In medical ethics, Kogan said there are four principles they always stress: patient autonomy, beneficence (what is best for the patient), non-maleficence (to do no harm) and justice (to do what’s best for all).

“In this pandemic, those are principles that will be challenged,” Kogan said. “Hopefully in a couple of months we’ll have a vaccine.”

Kogan notes, in his opinion, there’s a shift of paradigm regarding the coronavirus — patient autonomy has now become a regard of public safety due to the severity of the pandemic.

What would be in the best interest for the patient now becomes, according to Kogan, what will be the best for society: “The best interest of the public is to arrange for a situation which the patient, the person, the employee, has to be tested, notified. And the idea is that everybody will be tested.”

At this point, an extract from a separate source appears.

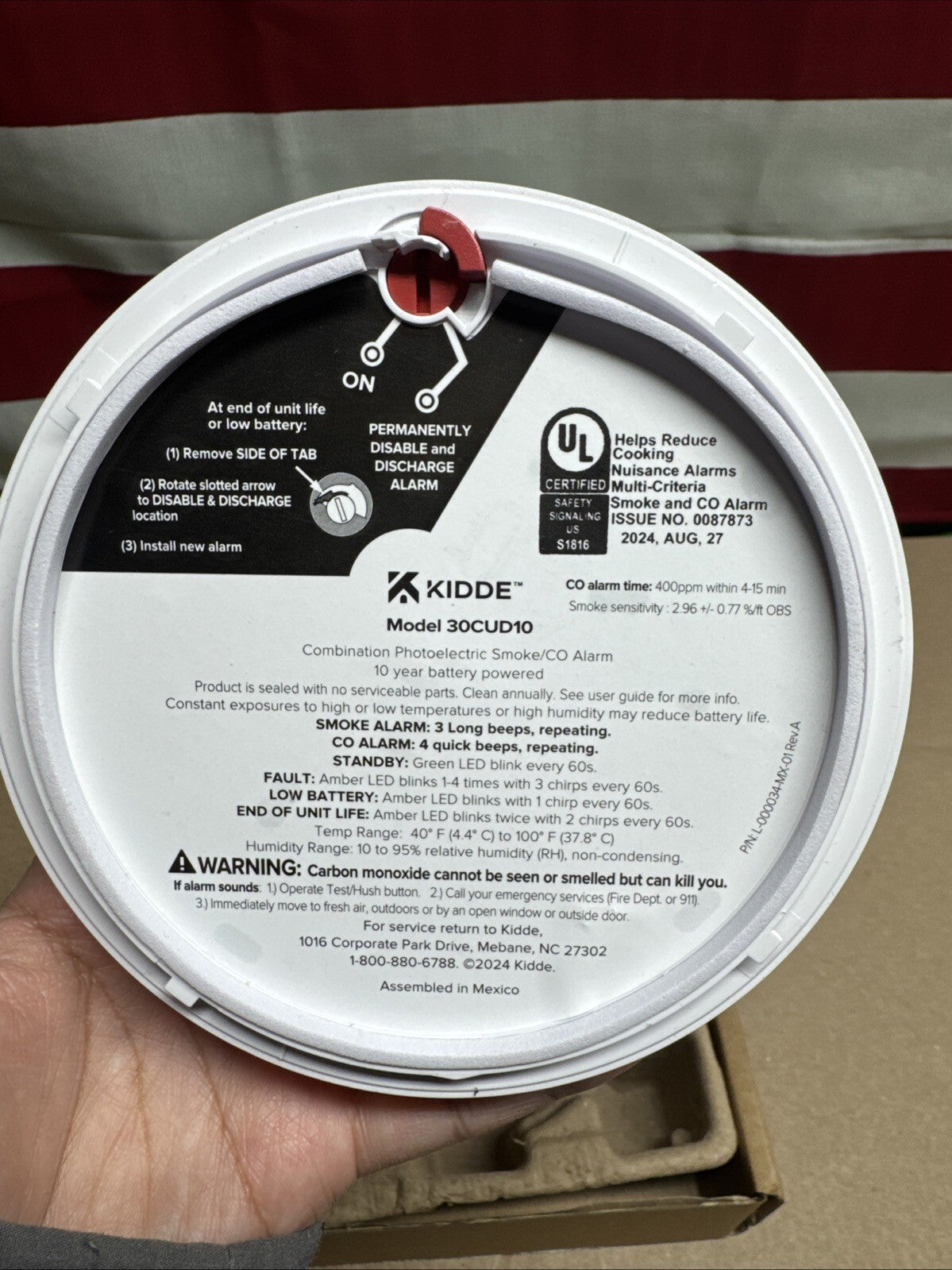 Kidde Smoke & CO Detector, 10-Year Battery, LED Warning Indicators 30CUD10’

Therefore, businesses informing the public about their employees testing positive are, in Kogan’s view, doing it “the correct way because it’s letting the public know the truth. If you’re not saying that, in some ways, you’re hiding the truth.”

Additionally, Kogan said he cannot stress enough that people must put more effort in being physically distant as much as possible during the pandemic.

“It’s important to use the term ‘physical distancing’ instead of ‘social distancing,’” he said. To him, using the term social distancing, does not correctly emphasize what people must be doing due to its vagueness.

He said it’s within people’s nature to be social, but it’s important to not let collective guards down with regard to safety during the pandemic.

“If I am worried, it’s because we’re in a situation that only people with symptoms have been tested,” Kogan said. “Everybody should be tested.”